To stop within 200 feet, the speed must be ≤ 19.2 mi/hr.

To solve the quadratic inequality, we first need to rearrange it in the standard form: ax^2 + bx + c ≤ 0.

Given: f(x) = 1/12 x^2 + 4/5x ≤ 200.

Multiply both sides by 12 to clear the rational expression:
12 * f(x) = x^2 + (48/5)x ≤ 2400.

Rearrange the inequality:
x^2 + (48/5)x - 2400 ≤ 0.

To solve this quadratic inequality, we can use either factoring, completing the square, or the quadratic formula. In this case, factoring might be convenient.
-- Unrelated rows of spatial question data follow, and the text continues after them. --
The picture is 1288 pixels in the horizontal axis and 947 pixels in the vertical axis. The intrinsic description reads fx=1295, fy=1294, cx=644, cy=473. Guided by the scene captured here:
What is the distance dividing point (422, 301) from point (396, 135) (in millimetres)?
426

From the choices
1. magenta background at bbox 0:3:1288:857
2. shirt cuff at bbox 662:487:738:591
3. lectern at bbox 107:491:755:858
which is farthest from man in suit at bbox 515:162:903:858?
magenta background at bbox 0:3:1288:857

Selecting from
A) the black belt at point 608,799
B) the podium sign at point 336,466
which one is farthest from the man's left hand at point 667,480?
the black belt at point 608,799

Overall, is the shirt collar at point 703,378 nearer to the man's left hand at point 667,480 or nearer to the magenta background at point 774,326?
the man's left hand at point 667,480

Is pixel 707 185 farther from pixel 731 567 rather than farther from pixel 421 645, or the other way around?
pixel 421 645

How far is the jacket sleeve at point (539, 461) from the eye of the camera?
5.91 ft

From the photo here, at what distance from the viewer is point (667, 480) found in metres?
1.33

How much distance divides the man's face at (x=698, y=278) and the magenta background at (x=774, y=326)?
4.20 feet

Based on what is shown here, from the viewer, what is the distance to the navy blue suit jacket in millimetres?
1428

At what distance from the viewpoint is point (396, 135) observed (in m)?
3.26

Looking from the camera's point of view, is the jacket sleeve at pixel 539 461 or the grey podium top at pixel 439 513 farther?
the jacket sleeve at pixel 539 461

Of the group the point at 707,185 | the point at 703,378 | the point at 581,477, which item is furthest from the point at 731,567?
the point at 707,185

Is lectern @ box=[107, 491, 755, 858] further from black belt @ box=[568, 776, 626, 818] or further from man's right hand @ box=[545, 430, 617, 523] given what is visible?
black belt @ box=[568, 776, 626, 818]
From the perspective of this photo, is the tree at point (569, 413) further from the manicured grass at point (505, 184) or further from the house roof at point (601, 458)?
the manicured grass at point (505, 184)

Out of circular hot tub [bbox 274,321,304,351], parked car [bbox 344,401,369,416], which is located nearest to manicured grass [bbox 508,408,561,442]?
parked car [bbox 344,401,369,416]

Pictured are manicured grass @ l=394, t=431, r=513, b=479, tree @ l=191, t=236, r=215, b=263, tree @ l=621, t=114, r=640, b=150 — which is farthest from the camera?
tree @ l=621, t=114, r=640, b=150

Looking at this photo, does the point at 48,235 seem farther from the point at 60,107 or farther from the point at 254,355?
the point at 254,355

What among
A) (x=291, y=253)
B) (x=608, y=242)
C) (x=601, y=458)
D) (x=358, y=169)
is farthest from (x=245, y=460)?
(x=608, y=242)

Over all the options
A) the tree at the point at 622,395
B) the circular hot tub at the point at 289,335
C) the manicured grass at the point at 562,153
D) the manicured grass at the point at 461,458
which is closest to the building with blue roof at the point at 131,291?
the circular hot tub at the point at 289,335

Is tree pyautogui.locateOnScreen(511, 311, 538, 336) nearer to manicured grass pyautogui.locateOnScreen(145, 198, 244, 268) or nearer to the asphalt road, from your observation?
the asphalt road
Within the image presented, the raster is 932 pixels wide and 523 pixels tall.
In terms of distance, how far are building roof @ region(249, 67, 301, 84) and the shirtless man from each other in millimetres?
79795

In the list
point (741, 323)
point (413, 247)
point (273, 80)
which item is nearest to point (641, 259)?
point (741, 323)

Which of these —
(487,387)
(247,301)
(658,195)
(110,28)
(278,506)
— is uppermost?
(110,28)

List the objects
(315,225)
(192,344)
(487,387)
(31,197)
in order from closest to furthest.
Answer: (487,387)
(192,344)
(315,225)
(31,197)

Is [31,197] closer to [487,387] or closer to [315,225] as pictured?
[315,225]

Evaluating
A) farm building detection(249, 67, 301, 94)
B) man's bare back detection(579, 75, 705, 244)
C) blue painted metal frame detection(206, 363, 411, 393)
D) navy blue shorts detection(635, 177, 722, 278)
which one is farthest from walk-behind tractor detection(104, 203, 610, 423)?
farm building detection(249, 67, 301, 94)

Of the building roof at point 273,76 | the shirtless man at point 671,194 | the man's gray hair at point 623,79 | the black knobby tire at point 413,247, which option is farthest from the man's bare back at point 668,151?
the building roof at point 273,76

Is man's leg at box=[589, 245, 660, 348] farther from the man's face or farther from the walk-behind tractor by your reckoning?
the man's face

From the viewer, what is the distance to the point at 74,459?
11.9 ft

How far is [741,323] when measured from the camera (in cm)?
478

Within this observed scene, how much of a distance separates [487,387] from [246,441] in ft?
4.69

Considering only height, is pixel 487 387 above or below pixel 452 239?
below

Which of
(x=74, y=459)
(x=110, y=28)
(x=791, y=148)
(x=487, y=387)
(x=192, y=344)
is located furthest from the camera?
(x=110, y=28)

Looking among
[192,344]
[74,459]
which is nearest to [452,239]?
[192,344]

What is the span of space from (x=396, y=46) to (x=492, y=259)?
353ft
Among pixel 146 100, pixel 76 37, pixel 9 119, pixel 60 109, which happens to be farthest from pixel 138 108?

We factorize the quadratic equation:
(x - 40)(x + 60) ≤ 0.

Now, we can apply the sign test or make use of the fact that the product of two factors is negative when one factor is positive and the other is negative.

Considering the cases:
1. (x - 40) < 0 and (x + 60) > 0
2. (x - 40) > 0 and (x + 60) < 0

Case 1: (x - 40) < 0 and (x + 60) > 0
Solving (x - 40) < 0:
x < 40

Solving (x + 60) > 0:
x > -60

Combining x < 40 and x > -60, we get:
-60 < x < 40.

Case 2: (x - 40) > 0 and (x + 60) < 0
Solving (x - 40) > 0:
x > 40

Solving (x + 60) < 0:
x < -60

Combining x > 40 and x < -60, we get nothing feasible in this case.

Therefore, the valid solution is:
-60 < x < 40.

This means that the safe driving speed on the curve, where a driver can see the road ahead at most 200 ft, lies between -60 mph to 40 mph. However, we can consider only positive values for speed, so the safe speed limit for this curve would be between 0 mph and 40 mph.